### Supplied data
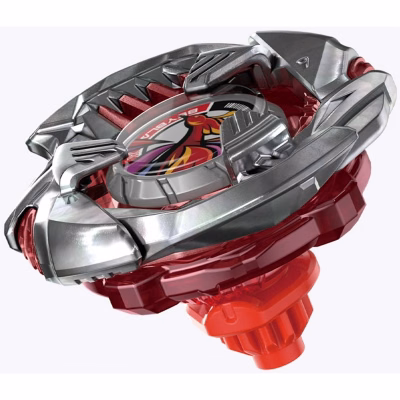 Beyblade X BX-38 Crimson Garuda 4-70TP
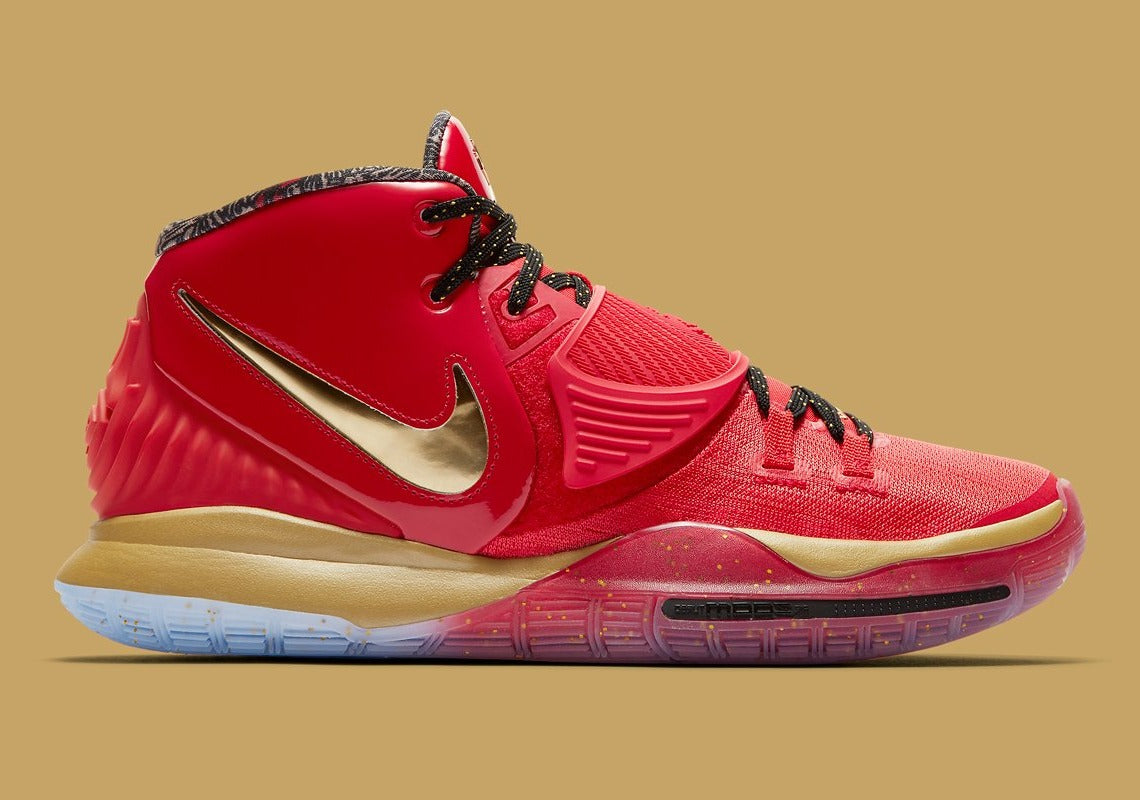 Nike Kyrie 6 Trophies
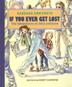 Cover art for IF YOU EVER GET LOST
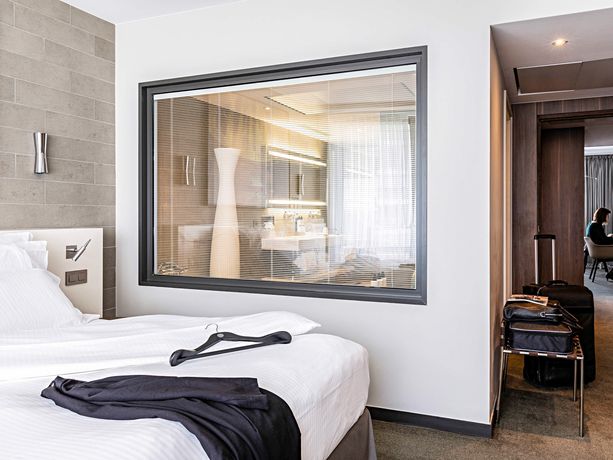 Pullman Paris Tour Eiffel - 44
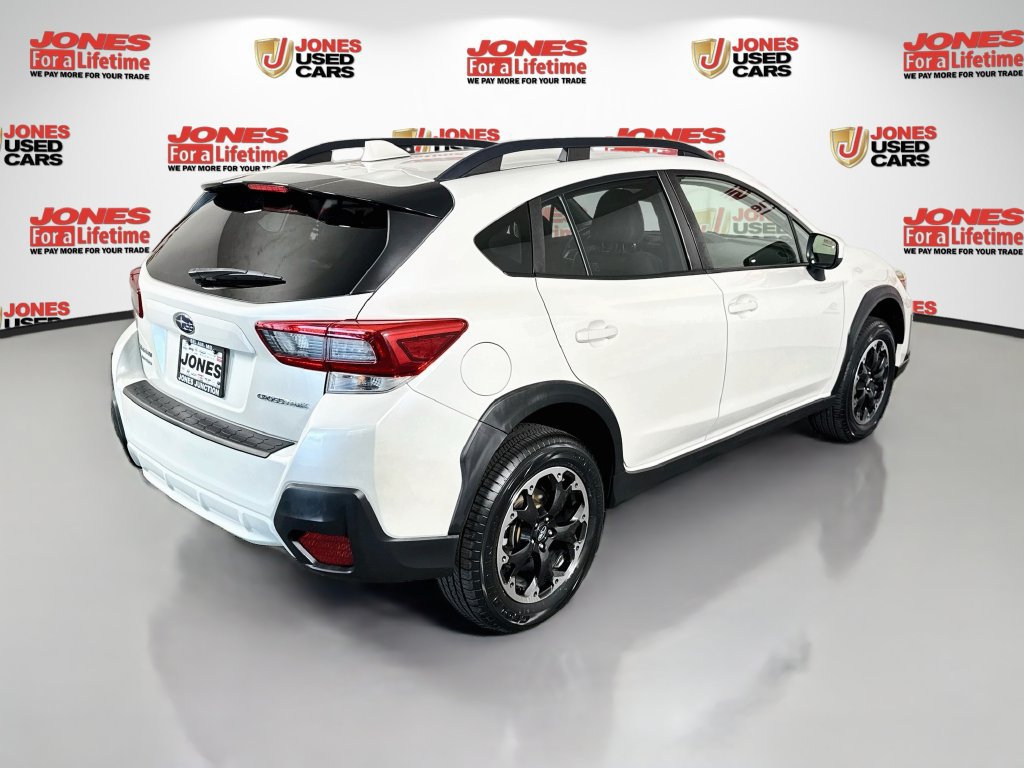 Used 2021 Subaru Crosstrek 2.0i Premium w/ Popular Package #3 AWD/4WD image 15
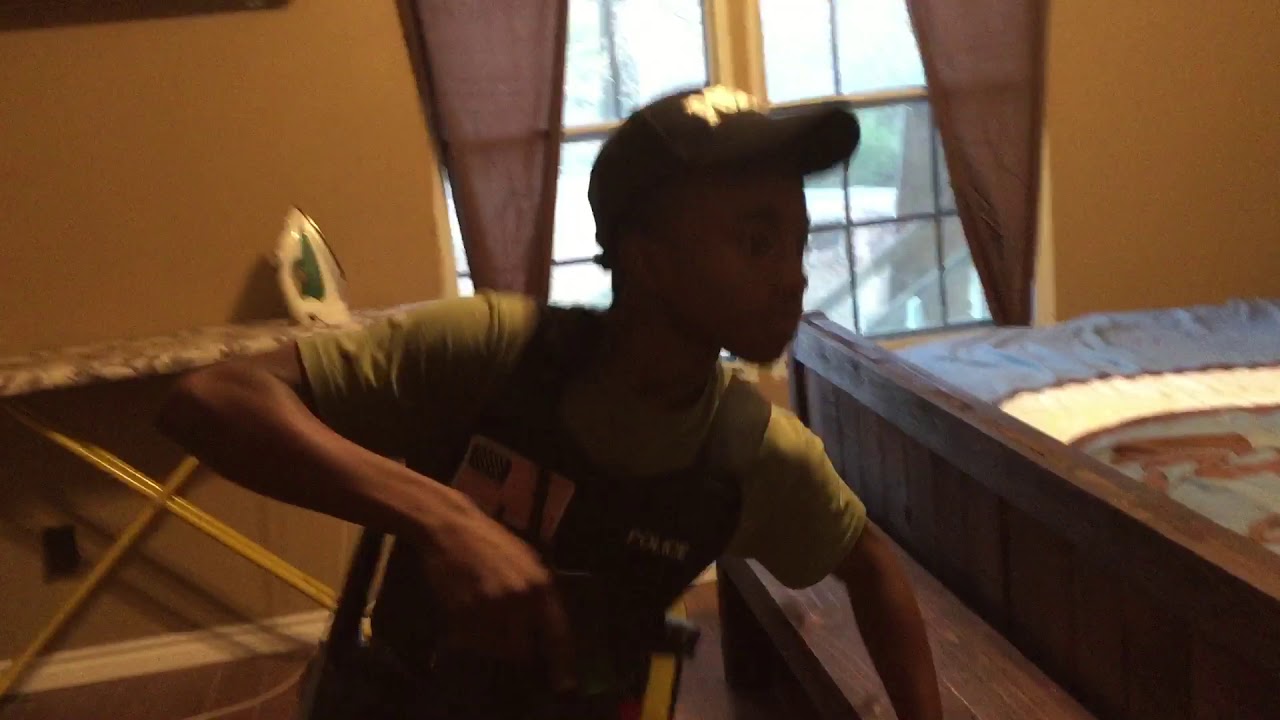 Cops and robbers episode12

==

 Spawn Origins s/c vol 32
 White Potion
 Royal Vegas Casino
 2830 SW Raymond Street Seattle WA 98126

### Problem to solve
Please copy the material from the line containing "Beyblade X BX-38 Crimson Garuda 4-70TP" through the line containing "Cops and robbers episode12", both included, and leave the pictures out of your copy.

### Result of the exercise
 Beyblade X BX-38 Crimson Garuda 4-70TP
 Nike Kyrie 6 Trophies
 Cover art for IF YOU EVER GET LOST
 Pullman Paris Tour Eiffel - 44
 Used 2021 Subaru Crosstrek 2.0i Premium w/ Popular Package #3 AWD/4WD image 15
 Cops and robbers episode12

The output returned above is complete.